- EXERCISE AIM
Edit every row below, replacing "farthest" with "furthest" and changing nothing else. Leave the pictures out of your answer.

- PROVIDED MATERIAL

-*-*-

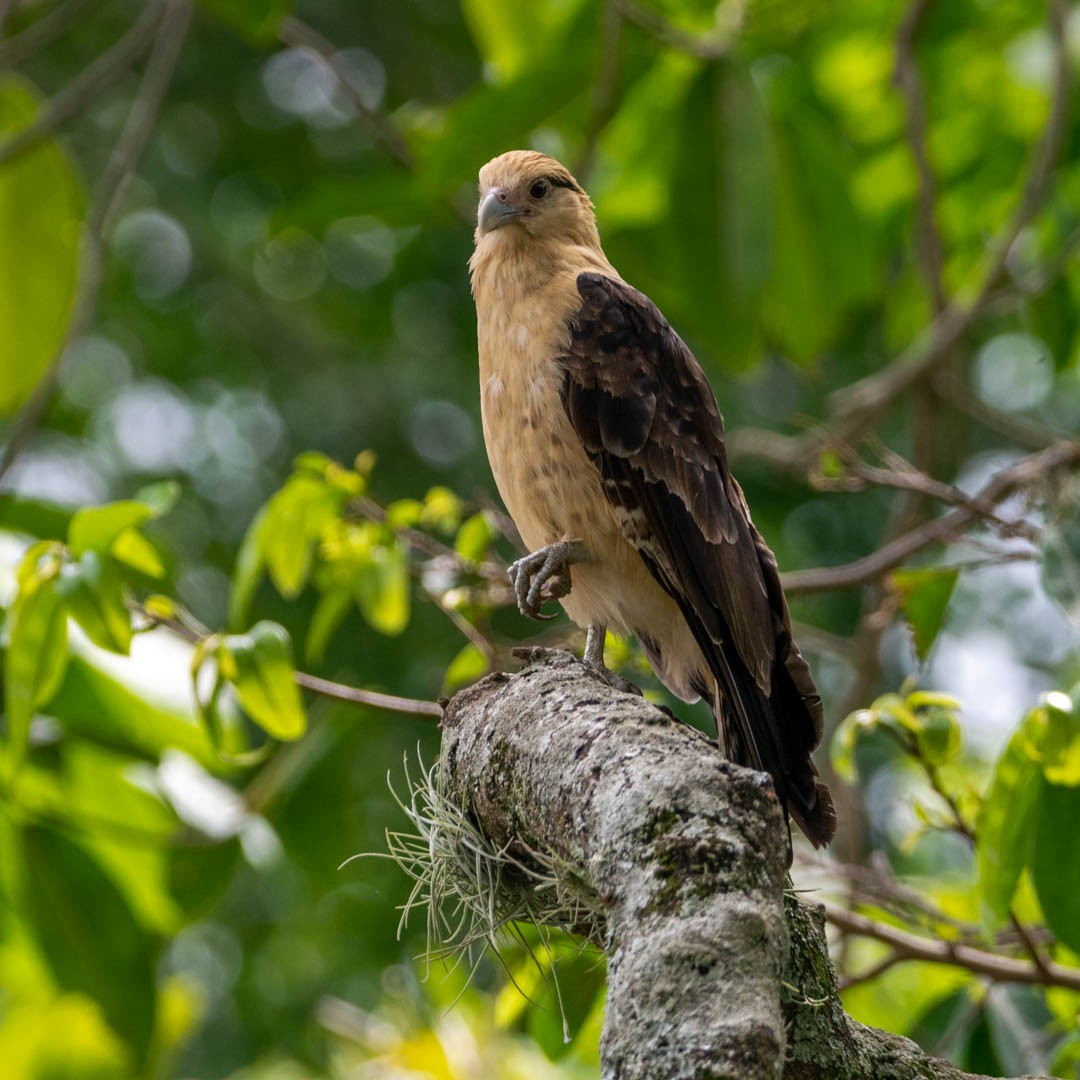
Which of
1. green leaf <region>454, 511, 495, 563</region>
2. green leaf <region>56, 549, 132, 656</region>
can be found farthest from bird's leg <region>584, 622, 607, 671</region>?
green leaf <region>56, 549, 132, 656</region>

-*-*-

- ANSWER BELOW
Which of
1. green leaf <region>454, 511, 495, 563</region>
2. green leaf <region>56, 549, 132, 656</region>
can be found furthest from bird's leg <region>584, 622, 607, 671</region>?
green leaf <region>56, 549, 132, 656</region>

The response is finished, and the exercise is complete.